**Gestellte Aufgabe 1:**
Wer hat laut der Opernkritik das Libretto verfasst?
**Gestellte Aufgabe 2:**
Übertragen Sie sämtliche Zeilen der Datensätze zu Szenenfragen unverändert.

**Textabschnitt:**
* * * *
Die Londoner Royal Opera begeistert mit einem brillanten „Barbier“ – ein Feuerwerk an Einfällen, Humor und Musikalität

Gioachino Rossini, Der Barbier von Sevilla  Royal Opera Covent Garden, 2. Februar 2023 PREMIERE

Die Erwartungen an die Royal Opera Covent Garden waren, wie immer, hoch – und sie wurden nicht enttäuscht: Diese Neuproduktion von Rossinis Barbier ist ein Feuerwerk aus Humor, Farben, Musikalität und unvergleichlicher Originalität. So viel frischen  Wind in eine derart oft gespielte Oper zu bringen ist eine künstlerische Leistung auf höchstem Niveau. Und, selbstverständlich für dieses Haus, war diese Aufführung musikalisch Weltklasse – mindestens auf dem Niveau von Met und Wiener Staatsoper.


Gioachino Rossini, Der Barbier von Sevilla

Libretto: Cesare Sterbini

Orchester des Royal Opera House
Wiederaufnahme der Produktion aus dem Jahr 2005
Rafael Payare, Dirigent

Royal Opera Covent Garden, 2. Februar 2023


von Dr. Charles E. Ritterband (Text und Fotos)
* * * *
Datensätze zu Szenenfragen
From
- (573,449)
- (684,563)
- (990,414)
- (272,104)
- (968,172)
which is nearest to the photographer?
* * * *
**Erwartete Antwort 1:**
Cesare Sterbini

**Erwartete Antwort 2:**
From
- (573,449)
- (684,563)
- (990,414)
- (272,104)
- (968,172)
which is nearest to the photographer?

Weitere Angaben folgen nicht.